**Your objective**
Copy out every one of the records below word for word, with each line unchanged.

**Raw data**
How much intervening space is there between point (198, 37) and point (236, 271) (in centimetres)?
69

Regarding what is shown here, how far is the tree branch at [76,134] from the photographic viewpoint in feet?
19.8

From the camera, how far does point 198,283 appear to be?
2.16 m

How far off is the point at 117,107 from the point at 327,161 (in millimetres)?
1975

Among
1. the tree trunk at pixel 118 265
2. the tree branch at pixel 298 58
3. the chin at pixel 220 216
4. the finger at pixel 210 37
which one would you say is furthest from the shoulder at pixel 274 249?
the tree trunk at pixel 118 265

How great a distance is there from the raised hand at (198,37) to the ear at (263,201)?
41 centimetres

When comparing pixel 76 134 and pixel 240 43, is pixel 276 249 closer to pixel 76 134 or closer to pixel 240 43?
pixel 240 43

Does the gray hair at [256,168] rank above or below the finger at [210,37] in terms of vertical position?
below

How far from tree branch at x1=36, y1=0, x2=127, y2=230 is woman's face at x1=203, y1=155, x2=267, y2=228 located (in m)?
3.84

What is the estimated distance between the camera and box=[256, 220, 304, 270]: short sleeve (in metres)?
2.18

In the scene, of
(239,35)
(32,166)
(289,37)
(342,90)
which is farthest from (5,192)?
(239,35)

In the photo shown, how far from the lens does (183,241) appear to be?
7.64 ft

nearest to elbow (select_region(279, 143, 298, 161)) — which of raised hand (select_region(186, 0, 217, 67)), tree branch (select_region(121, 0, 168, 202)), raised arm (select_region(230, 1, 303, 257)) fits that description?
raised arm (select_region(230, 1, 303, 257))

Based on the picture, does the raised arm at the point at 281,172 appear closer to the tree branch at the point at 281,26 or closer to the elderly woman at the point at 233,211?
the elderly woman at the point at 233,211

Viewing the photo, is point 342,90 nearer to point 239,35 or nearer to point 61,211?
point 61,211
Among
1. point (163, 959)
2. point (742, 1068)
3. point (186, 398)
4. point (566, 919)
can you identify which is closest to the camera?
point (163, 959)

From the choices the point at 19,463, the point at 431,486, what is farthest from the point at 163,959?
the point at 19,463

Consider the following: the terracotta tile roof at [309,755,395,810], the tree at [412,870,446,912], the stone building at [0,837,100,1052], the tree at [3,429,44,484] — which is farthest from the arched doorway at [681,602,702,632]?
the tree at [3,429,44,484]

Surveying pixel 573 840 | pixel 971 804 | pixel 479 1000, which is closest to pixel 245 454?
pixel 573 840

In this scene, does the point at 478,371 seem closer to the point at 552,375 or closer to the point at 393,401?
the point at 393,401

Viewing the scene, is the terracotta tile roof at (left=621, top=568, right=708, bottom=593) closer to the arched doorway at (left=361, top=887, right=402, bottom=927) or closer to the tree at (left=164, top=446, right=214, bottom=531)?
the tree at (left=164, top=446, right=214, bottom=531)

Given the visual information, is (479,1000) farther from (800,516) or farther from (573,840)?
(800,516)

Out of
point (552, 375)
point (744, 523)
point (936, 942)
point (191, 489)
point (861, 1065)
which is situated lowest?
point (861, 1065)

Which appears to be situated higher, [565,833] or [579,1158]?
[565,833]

**Result of this task**
How much intervening space is there between point (198, 37) and point (236, 271) (in centimetres)?
69

Regarding what is shown here, how far is the tree branch at [76,134] from the photographic viewpoint in feet?
19.8

From the camera, how far does point 198,283 appear to be?
2.16 m

How far off is the point at 117,107 from the point at 327,161 (in millimetres)?
1975

Among
1. the tree trunk at pixel 118 265
2. the tree branch at pixel 298 58
3. the chin at pixel 220 216
4. the finger at pixel 210 37
which one would you say is furthest from the shoulder at pixel 274 249?
the tree trunk at pixel 118 265

How great a distance is there from the raised hand at (198,37) to the ear at (263,201)?
41 centimetres

When comparing pixel 76 134 and pixel 240 43, is pixel 276 249 closer to pixel 76 134 or closer to pixel 240 43?
pixel 240 43

Does the gray hair at [256,168] rank above or below the finger at [210,37] in terms of vertical position?
below

How far from tree branch at x1=36, y1=0, x2=127, y2=230 is woman's face at x1=203, y1=155, x2=267, y2=228 located (in m)?
3.84

What is the estimated distance between the camera and box=[256, 220, 304, 270]: short sleeve (in metres)?
2.18

In the scene, of
(239,35)
(32,166)
(289,37)
(342,90)
which is farthest from (5,192)?
(239,35)

In the photo shown, how far from the lens does (183,241) appear to be?
7.64 ft

nearest to elbow (select_region(279, 143, 298, 161)) — which of raised hand (select_region(186, 0, 217, 67)), tree branch (select_region(121, 0, 168, 202)), raised arm (select_region(230, 1, 303, 257)) fits that description?
raised arm (select_region(230, 1, 303, 257))

Based on the picture, does the raised arm at the point at 281,172 appear closer to the tree branch at the point at 281,26 or closer to the elderly woman at the point at 233,211?
the elderly woman at the point at 233,211

Viewing the photo, is point 342,90 nearer to point 239,35 or nearer to point 61,211?
point 61,211
Among
1. point (163, 959)
2. point (742, 1068)
3. point (186, 398)
4. point (566, 919)
can you identify which is closest to the camera?
point (163, 959)

From the choices the point at 19,463, the point at 431,486, what is farthest from the point at 163,959?
the point at 19,463

Consider the following: the terracotta tile roof at [309,755,395,810], the tree at [412,870,446,912], the stone building at [0,837,100,1052], the tree at [3,429,44,484] — which is farthest from the arched doorway at [681,602,702,632]?
the tree at [3,429,44,484]

Surveying pixel 573 840 | pixel 971 804 | pixel 479 1000, which is closest to pixel 245 454?
pixel 573 840

In this scene, does the point at 478,371 seem closer to the point at 552,375 or closer to the point at 393,401?
the point at 393,401

Viewing the scene, is the terracotta tile roof at (left=621, top=568, right=708, bottom=593) closer to the arched doorway at (left=361, top=887, right=402, bottom=927) or closer to the tree at (left=164, top=446, right=214, bottom=531)?
the tree at (left=164, top=446, right=214, bottom=531)

Given the visual information, is (479,1000) farther from (800,516) or farther from (573,840)?
(800,516)

Out of
point (552, 375)
point (744, 523)
point (936, 942)
point (191, 489)
point (861, 1065)
which is situated lowest?
point (861, 1065)

Which appears to be situated higher, [565,833] or [579,1158]?
[565,833]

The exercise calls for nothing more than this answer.